There’s never enough praise for the ink and paint department at the major animation studios. While the animators, their assistants and in-betweeners draw great action on paper, someone must have a lot of talent to take those drawings and accurately reproduce them on cels.

The inker’s work is a little more noticeable when there are animation effects. Hanna-Barbera always seemed to have characters zipping out of a scene with some dry brush strokes left behind; the theatrical studios used dry-brush as well. I imagine the effect was indicated on the story panels that went to the layout artist and thence indicated on a drawing to ink and paint.

Here’s some interesting dry brush in the Pixie and Dixie cartoon “The Ghost With the Most” (1958). Jinksie is turning his head and plopping the “unconscious” Dixie in a flower pot before rushing off camera. What’s a little different here is there are extra eyes and noses indicated as Jinks turns his head. The animator of this cartoon was Ken Muse and I can’t think of when his artwork had additional eyes like this. (Carlo Vinci had nose smears in a few of his earliest cartoons).
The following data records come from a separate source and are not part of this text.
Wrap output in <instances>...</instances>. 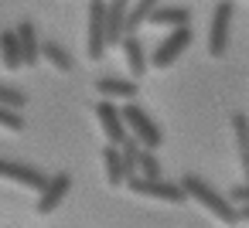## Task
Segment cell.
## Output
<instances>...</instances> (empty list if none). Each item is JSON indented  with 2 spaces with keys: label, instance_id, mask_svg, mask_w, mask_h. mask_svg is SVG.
<instances>
[{
  "label": "cell",
  "instance_id": "obj_6",
  "mask_svg": "<svg viewBox=\"0 0 249 228\" xmlns=\"http://www.w3.org/2000/svg\"><path fill=\"white\" fill-rule=\"evenodd\" d=\"M106 0H89V24H86V48H89V58L99 62L106 55Z\"/></svg>",
  "mask_w": 249,
  "mask_h": 228
},
{
  "label": "cell",
  "instance_id": "obj_7",
  "mask_svg": "<svg viewBox=\"0 0 249 228\" xmlns=\"http://www.w3.org/2000/svg\"><path fill=\"white\" fill-rule=\"evenodd\" d=\"M69 187H72V177H69L65 170L55 174V177H45V184L38 187V191H41V197H38V214H52V211L65 201Z\"/></svg>",
  "mask_w": 249,
  "mask_h": 228
},
{
  "label": "cell",
  "instance_id": "obj_12",
  "mask_svg": "<svg viewBox=\"0 0 249 228\" xmlns=\"http://www.w3.org/2000/svg\"><path fill=\"white\" fill-rule=\"evenodd\" d=\"M126 7H130V0H109V4H106V14H103L106 17V45H120Z\"/></svg>",
  "mask_w": 249,
  "mask_h": 228
},
{
  "label": "cell",
  "instance_id": "obj_21",
  "mask_svg": "<svg viewBox=\"0 0 249 228\" xmlns=\"http://www.w3.org/2000/svg\"><path fill=\"white\" fill-rule=\"evenodd\" d=\"M232 130H235V143H239V153H249V123L242 113L232 116Z\"/></svg>",
  "mask_w": 249,
  "mask_h": 228
},
{
  "label": "cell",
  "instance_id": "obj_20",
  "mask_svg": "<svg viewBox=\"0 0 249 228\" xmlns=\"http://www.w3.org/2000/svg\"><path fill=\"white\" fill-rule=\"evenodd\" d=\"M137 174H143V177H160L164 170H160V160H157L150 150H140V153H137Z\"/></svg>",
  "mask_w": 249,
  "mask_h": 228
},
{
  "label": "cell",
  "instance_id": "obj_3",
  "mask_svg": "<svg viewBox=\"0 0 249 228\" xmlns=\"http://www.w3.org/2000/svg\"><path fill=\"white\" fill-rule=\"evenodd\" d=\"M123 184H126L133 194H140V197H157V201H167V204H181V201H184L181 184H171V180H164V177H143V174H130Z\"/></svg>",
  "mask_w": 249,
  "mask_h": 228
},
{
  "label": "cell",
  "instance_id": "obj_4",
  "mask_svg": "<svg viewBox=\"0 0 249 228\" xmlns=\"http://www.w3.org/2000/svg\"><path fill=\"white\" fill-rule=\"evenodd\" d=\"M232 14H235V4H232V0H218L215 11H212V24H208V55H212V58H222L225 48H229Z\"/></svg>",
  "mask_w": 249,
  "mask_h": 228
},
{
  "label": "cell",
  "instance_id": "obj_11",
  "mask_svg": "<svg viewBox=\"0 0 249 228\" xmlns=\"http://www.w3.org/2000/svg\"><path fill=\"white\" fill-rule=\"evenodd\" d=\"M120 48L126 51V65H130V75L133 79H143V72H147V55H143V41L133 34V31H126L123 38H120Z\"/></svg>",
  "mask_w": 249,
  "mask_h": 228
},
{
  "label": "cell",
  "instance_id": "obj_5",
  "mask_svg": "<svg viewBox=\"0 0 249 228\" xmlns=\"http://www.w3.org/2000/svg\"><path fill=\"white\" fill-rule=\"evenodd\" d=\"M188 45H191V28H188V24H178V28H171V34L150 51L147 62H150L154 68H167V65H174V62L181 58V51H184Z\"/></svg>",
  "mask_w": 249,
  "mask_h": 228
},
{
  "label": "cell",
  "instance_id": "obj_23",
  "mask_svg": "<svg viewBox=\"0 0 249 228\" xmlns=\"http://www.w3.org/2000/svg\"><path fill=\"white\" fill-rule=\"evenodd\" d=\"M225 197L239 208V204H246V201H249V187H246V184H235V187H229V194H225Z\"/></svg>",
  "mask_w": 249,
  "mask_h": 228
},
{
  "label": "cell",
  "instance_id": "obj_9",
  "mask_svg": "<svg viewBox=\"0 0 249 228\" xmlns=\"http://www.w3.org/2000/svg\"><path fill=\"white\" fill-rule=\"evenodd\" d=\"M96 119H99V126H103V133H106V140L109 143H120L123 136H126V126H123V116H120V109L113 106V99H99L96 102Z\"/></svg>",
  "mask_w": 249,
  "mask_h": 228
},
{
  "label": "cell",
  "instance_id": "obj_15",
  "mask_svg": "<svg viewBox=\"0 0 249 228\" xmlns=\"http://www.w3.org/2000/svg\"><path fill=\"white\" fill-rule=\"evenodd\" d=\"M0 65L7 72H18L24 62H21V48H18V34L14 31H0Z\"/></svg>",
  "mask_w": 249,
  "mask_h": 228
},
{
  "label": "cell",
  "instance_id": "obj_1",
  "mask_svg": "<svg viewBox=\"0 0 249 228\" xmlns=\"http://www.w3.org/2000/svg\"><path fill=\"white\" fill-rule=\"evenodd\" d=\"M181 191H184V197H195L208 214H215L218 221H225V225H235V221H242L239 218V211H235V204L225 197V194H218L215 187H208L201 177H195V174H184L181 180Z\"/></svg>",
  "mask_w": 249,
  "mask_h": 228
},
{
  "label": "cell",
  "instance_id": "obj_10",
  "mask_svg": "<svg viewBox=\"0 0 249 228\" xmlns=\"http://www.w3.org/2000/svg\"><path fill=\"white\" fill-rule=\"evenodd\" d=\"M18 48H21V62L24 65H38V58H41V41H38V31H35V24L31 21H21L18 24Z\"/></svg>",
  "mask_w": 249,
  "mask_h": 228
},
{
  "label": "cell",
  "instance_id": "obj_18",
  "mask_svg": "<svg viewBox=\"0 0 249 228\" xmlns=\"http://www.w3.org/2000/svg\"><path fill=\"white\" fill-rule=\"evenodd\" d=\"M38 51H41V58H48L55 68H62V72H72V55H69V51H65L58 41H45Z\"/></svg>",
  "mask_w": 249,
  "mask_h": 228
},
{
  "label": "cell",
  "instance_id": "obj_17",
  "mask_svg": "<svg viewBox=\"0 0 249 228\" xmlns=\"http://www.w3.org/2000/svg\"><path fill=\"white\" fill-rule=\"evenodd\" d=\"M103 163H106V180H109L113 187H120V184L126 180V174H123V157H120L116 143H109V147L103 150Z\"/></svg>",
  "mask_w": 249,
  "mask_h": 228
},
{
  "label": "cell",
  "instance_id": "obj_14",
  "mask_svg": "<svg viewBox=\"0 0 249 228\" xmlns=\"http://www.w3.org/2000/svg\"><path fill=\"white\" fill-rule=\"evenodd\" d=\"M96 89H99V96H106V99H133V96H137V82L116 79V75L96 79Z\"/></svg>",
  "mask_w": 249,
  "mask_h": 228
},
{
  "label": "cell",
  "instance_id": "obj_19",
  "mask_svg": "<svg viewBox=\"0 0 249 228\" xmlns=\"http://www.w3.org/2000/svg\"><path fill=\"white\" fill-rule=\"evenodd\" d=\"M0 106H7V109H24L28 106V96L21 92V89H14V85H4V82H0Z\"/></svg>",
  "mask_w": 249,
  "mask_h": 228
},
{
  "label": "cell",
  "instance_id": "obj_13",
  "mask_svg": "<svg viewBox=\"0 0 249 228\" xmlns=\"http://www.w3.org/2000/svg\"><path fill=\"white\" fill-rule=\"evenodd\" d=\"M147 21L154 28H178V24H191V11L188 7H164V4H157Z\"/></svg>",
  "mask_w": 249,
  "mask_h": 228
},
{
  "label": "cell",
  "instance_id": "obj_2",
  "mask_svg": "<svg viewBox=\"0 0 249 228\" xmlns=\"http://www.w3.org/2000/svg\"><path fill=\"white\" fill-rule=\"evenodd\" d=\"M120 116H123V126H126V133L140 143V147H147V150H157L160 143H164V133H160V126L137 106V102H130V106H123L120 109Z\"/></svg>",
  "mask_w": 249,
  "mask_h": 228
},
{
  "label": "cell",
  "instance_id": "obj_22",
  "mask_svg": "<svg viewBox=\"0 0 249 228\" xmlns=\"http://www.w3.org/2000/svg\"><path fill=\"white\" fill-rule=\"evenodd\" d=\"M0 126L11 130V133H21L24 130V116L18 109H7V106H0Z\"/></svg>",
  "mask_w": 249,
  "mask_h": 228
},
{
  "label": "cell",
  "instance_id": "obj_8",
  "mask_svg": "<svg viewBox=\"0 0 249 228\" xmlns=\"http://www.w3.org/2000/svg\"><path fill=\"white\" fill-rule=\"evenodd\" d=\"M0 177H7V180H14L21 187H31V191H38L45 184V174L38 167H31L24 160H4V157H0Z\"/></svg>",
  "mask_w": 249,
  "mask_h": 228
},
{
  "label": "cell",
  "instance_id": "obj_16",
  "mask_svg": "<svg viewBox=\"0 0 249 228\" xmlns=\"http://www.w3.org/2000/svg\"><path fill=\"white\" fill-rule=\"evenodd\" d=\"M160 4V0H130V7H126V17H123V34L126 31H133L137 34V28L150 17V11Z\"/></svg>",
  "mask_w": 249,
  "mask_h": 228
}]
</instances>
The head of the ink and paint department at Hanna-Barbera was Roberta Greutert (Bill Hanna misspells her name in his autobiography). She arrived at MGM in 1938 and was eventually the assistant head of the department under Art Goble. The two went to Hanna-Barbera after MGM closed in 1957; Goble was put in charge of titles. Greutert’s husband was Henry Greutert, Jr., a sculptor who worked in art direction for live action films at Metro (I have been unable to ascertain her maiden name). Back Stage magazine reported in its September 24, 1971 edition upon her retirement that she trained 4,000 painters over 33 years. She died in 2007 at the age of 93, going by the name Roberta Marshall (as in Lew Marshall).

From what I understand, ink and paint was housed in a separate building when H-B Enterprises set up shop in the old Chaplin studio on La Brea. There was no room for ink and paint in the little cinder block bunker at 3501 Cahuenga, where H-B moved in 1960; some inkers and painters worked from home. Finally, when the brand new building was built down the street at 3400 in 1963, all the departments (initially) were under one roof.

We’ll have more on this cartoon in a post on Saturday morning.